▶ [Records contained in a dataset]

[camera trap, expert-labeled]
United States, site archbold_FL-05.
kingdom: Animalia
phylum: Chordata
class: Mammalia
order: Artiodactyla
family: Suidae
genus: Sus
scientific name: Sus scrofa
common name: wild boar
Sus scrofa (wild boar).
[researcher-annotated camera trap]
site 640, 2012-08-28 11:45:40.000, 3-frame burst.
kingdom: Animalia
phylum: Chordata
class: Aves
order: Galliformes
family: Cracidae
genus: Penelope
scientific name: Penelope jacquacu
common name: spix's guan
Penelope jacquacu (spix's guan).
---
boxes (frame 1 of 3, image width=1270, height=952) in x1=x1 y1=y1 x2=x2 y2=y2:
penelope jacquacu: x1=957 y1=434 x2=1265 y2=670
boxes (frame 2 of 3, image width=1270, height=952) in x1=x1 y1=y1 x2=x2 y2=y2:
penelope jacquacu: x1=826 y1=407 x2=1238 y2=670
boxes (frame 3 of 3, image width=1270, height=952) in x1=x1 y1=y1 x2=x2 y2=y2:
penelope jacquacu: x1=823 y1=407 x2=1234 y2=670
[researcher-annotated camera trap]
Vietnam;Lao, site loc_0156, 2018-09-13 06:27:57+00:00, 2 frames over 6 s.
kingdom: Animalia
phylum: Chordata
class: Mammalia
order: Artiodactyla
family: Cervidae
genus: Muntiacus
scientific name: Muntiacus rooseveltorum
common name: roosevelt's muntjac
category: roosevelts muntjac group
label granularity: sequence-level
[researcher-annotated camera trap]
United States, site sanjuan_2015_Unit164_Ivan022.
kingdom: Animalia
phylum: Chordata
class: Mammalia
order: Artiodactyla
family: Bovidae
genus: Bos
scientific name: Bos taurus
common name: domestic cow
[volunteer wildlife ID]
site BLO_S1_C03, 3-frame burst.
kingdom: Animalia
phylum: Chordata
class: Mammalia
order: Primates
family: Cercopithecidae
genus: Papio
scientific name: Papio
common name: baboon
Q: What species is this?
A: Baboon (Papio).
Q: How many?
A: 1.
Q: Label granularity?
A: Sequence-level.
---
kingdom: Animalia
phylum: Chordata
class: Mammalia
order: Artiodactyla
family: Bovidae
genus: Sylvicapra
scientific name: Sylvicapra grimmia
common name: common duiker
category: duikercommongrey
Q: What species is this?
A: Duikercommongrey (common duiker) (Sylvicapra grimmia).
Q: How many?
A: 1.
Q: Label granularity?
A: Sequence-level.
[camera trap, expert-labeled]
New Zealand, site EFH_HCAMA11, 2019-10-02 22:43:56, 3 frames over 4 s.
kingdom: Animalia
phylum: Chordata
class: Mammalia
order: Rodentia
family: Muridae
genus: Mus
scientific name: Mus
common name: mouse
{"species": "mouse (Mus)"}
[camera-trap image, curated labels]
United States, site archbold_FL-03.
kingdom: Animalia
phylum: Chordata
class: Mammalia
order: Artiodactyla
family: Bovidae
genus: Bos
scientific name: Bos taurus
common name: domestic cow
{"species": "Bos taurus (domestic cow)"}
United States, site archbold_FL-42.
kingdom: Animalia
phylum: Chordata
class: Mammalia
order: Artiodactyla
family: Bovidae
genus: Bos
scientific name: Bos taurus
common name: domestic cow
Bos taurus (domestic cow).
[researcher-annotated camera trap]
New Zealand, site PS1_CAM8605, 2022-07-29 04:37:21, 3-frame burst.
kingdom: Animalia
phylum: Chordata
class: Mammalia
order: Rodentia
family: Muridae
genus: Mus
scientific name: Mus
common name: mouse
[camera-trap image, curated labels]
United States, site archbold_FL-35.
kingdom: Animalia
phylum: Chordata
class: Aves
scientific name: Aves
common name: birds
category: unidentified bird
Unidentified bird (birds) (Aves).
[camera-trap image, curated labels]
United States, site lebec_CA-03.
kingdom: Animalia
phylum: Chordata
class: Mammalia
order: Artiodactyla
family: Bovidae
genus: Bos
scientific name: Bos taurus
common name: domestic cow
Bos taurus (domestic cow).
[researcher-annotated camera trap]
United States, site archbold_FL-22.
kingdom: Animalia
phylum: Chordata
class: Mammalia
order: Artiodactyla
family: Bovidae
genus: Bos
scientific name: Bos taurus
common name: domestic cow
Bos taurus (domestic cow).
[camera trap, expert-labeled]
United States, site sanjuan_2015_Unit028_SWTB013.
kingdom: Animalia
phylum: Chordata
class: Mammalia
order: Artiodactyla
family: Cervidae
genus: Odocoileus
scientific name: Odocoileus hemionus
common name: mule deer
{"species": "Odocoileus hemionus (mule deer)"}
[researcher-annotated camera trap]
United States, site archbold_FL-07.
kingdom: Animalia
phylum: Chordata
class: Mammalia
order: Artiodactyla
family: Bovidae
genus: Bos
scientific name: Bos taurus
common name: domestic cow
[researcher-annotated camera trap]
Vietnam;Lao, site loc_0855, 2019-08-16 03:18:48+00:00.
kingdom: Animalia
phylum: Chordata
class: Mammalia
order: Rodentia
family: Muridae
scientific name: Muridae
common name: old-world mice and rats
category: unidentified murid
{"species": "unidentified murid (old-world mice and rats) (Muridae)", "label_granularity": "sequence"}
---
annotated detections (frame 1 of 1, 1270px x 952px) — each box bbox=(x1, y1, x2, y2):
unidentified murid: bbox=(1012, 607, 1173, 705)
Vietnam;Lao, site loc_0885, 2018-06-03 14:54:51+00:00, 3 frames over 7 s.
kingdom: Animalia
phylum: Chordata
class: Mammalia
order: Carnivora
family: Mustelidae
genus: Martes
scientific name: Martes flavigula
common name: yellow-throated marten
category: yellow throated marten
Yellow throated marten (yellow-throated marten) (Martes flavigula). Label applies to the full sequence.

▶ [Assignment] Without changing a single word, reproduce the entries above.

▶ [Output of the task]
[camera trap, expert-labeled]
United States, site archbold_FL-05.
kingdom: Animalia
phylum: Chordata
class: Mammalia
order: Artiodactyla
family: Suidae
genus: Sus
scientific name: Sus scrofa
common name: wild boar
Sus scrofa (wild boar).
[researcher-annotated camera trap]
site 640, 2012-08-28 11:45:40.000, 3-frame burst.
kingdom: Animalia
phylum: Chordata
class: Aves
order: Galliformes
family: Cracidae
genus: Penelope
scientific name: Penelope jacquacu
common name: spix's guan
Penelope jacquacu (spix's guan).
---
boxes (frame 1 of 3, image width=1270, height=952) in x1=x1 y1=y1 x2=x2 y2=y2:
penelope jacquacu: x1=957 y1=434 x2=1265 y2=670
boxes (frame 2 of 3, image width=1270, height=952) in x1=x1 y1=y1 x2=x2 y2=y2:
penelope jacquacu: x1=826 y1=407 x2=1238 y2=670
boxes (frame 3 of 3, image width=1270, height=952) in x1=x1 y1=y1 x2=x2 y2=y2:
penelope jacquacu: x1=823 y1=407 x2=1234 y2=670
[researcher-annotated camera trap]
Vietnam;Lao, site loc_0156, 2018-09-13 06:27:57+00:00, 2 frames over 6 s.
kingdom: Animalia
phylum: Chordata
class: Mammalia
order: Artiodactyla
family: Cervidae
genus: Muntiacus
scientific name: Muntiacus rooseveltorum
common name: roosevelt's muntjac
category: roosevelts muntjac group
label granularity: sequence-level
[researcher-annotated camera trap]
United States, site sanjuan_2015_Unit164_Ivan022.
kingdom: Animalia
phylum: Chordata
class: Mammalia
order: Artiodactyla
family: Bovidae
genus: Bos
scientific name: Bos taurus
common name: domestic cow
[volunteer wildlife ID]
site BLO_S1_C03, 3-frame burst.
kingdom: Animalia
phylum: Chordata
class: Mammalia
order: Primates
family: Cercopithecidae
genus: Papio
scientific name: Papio
common name: baboon
Q: What species is this?
A: Baboon (Papio).
Q: How many?
A: 1.
Q: Label granularity?
A: Sequence-level.
---
kingdom: Animalia
phylum: Chordata
class: Mammalia
order: Artiodactyla
family: Bovidae
genus: Sylvicapra
scientific name: Sylvicapra grimmia
common name: common duiker
category: duikercommongrey
Q: What species is this?
A: Duikercommongrey (common duiker) (Sylvicapra grimmia).
Q: How many?
A: 1.
Q: Label granularity?
A: Sequence-level.
[camera trap, expert-labeled]
New Zealand, site EFH_HCAMA11, 2019-10-02 22:43:56, 3 frames over 4 s.
kingdom: Animalia
phylum: Chordata
class: Mammalia
order: Rodentia
family: Muridae
genus: Mus
scientific name: Mus
common name: mouse
{"species": "mouse (Mus)"}
[camera-trap image, curated labels]
United States, site archbold_FL-03.
kingdom: Animalia
phylum: Chordata
class: Mammalia
order: Artiodactyla
family: Bovidae
genus: Bos
scientific name: Bos taurus
common name: domestic cow
{"species": "Bos taurus (domestic cow)"}
United States, site archbold_FL-42.
kingdom: Animalia
phylum: Chordata
class: Mammalia
order: Artiodactyla
family: Bovidae
genus: Bos
scientific name: Bos taurus
common name: domestic cow
Bos taurus (domestic cow).
[researcher-annotated camera trap]
New Zealand, site PS1_CAM8605, 2022-07-29 04:37:21, 3-frame burst.
kingdom: Animalia
phylum: Chordata
class: Mammalia
order: Rodentia
family: Muridae
genus: Mus
scientific name: Mus
common name: mouse
[camera-trap image, curated labels]
United States, site archbold_FL-35.
kingdom: Animalia
phylum: Chordata
class: Aves
scientific name: Aves
common name: birds
category: unidentified bird
Unidentified bird (birds) (Aves).
[camera-trap image, curated labels]
United States, site lebec_CA-03.
kingdom: Animalia
phylum: Chordata
class: Mammalia
order: Artiodactyla
family: Bovidae
genus: Bos
scientific name: Bos taurus
common name: domestic cow
Bos taurus (domestic cow).
[researcher-annotated camera trap]
United States, site archbold_FL-22.
kingdom: Animalia
phylum: Chordata
class: Mammalia
order: Artiodactyla
family: Bovidae
genus: Bos
scientific name: Bos taurus
common name: domestic cow
Bos taurus (domestic cow).
[camera trap, expert-labeled]
United States, site sanjuan_2015_Unit028_SWTB013.
kingdom: Animalia
phylum: Chordata
class: Mammalia
order: Artiodactyla
family: Cervidae
genus: Odocoileus
scientific name: Odocoileus hemionus
common name: mule deer
{"species": "Odocoileus hemionus (mule deer)"}
[researcher-annotated camera trap]
United States, site archbold_FL-07.
kingdom: Animalia
phylum: Chordata
class: Mammalia
order: Artiodactyla
family: Bovidae
genus: Bos
scientific name: Bos taurus
common name: domestic cow
[researcher-annotated camera trap]
Vietnam;Lao, site loc_0855, 2019-08-16 03:18:48+00:00.
kingdom: Animalia
phylum: Chordata
class: Mammalia
order: Rodentia
family: Muridae
scientific name: Muridae
common name: old-world mice and rats
category: unidentified murid
{"species": "unidentified murid (old-world mice and rats) (Muridae)", "label_granularity": "sequence"}
---
annotated detections (frame 1 of 1, 1270px x 952px) — each box bbox=(x1, y1, x2, y2):
unidentified murid: bbox=(1012, 607, 1173, 705)
Vietnam;Lao, site loc_0885, 2018-06-03 14:54:51+00:00, 3 frames over 7 s.
kingdom: Animalia
phylum: Chordata
class: Mammalia
order: Carnivora
family: Mustelidae
genus: Martes
scientific name: Martes flavigula
common name: yellow-throated marten
category: yellow throated marten
Yellow throated marten (yellow-throated marten) (Martes flavigula). Label applies to the full sequence.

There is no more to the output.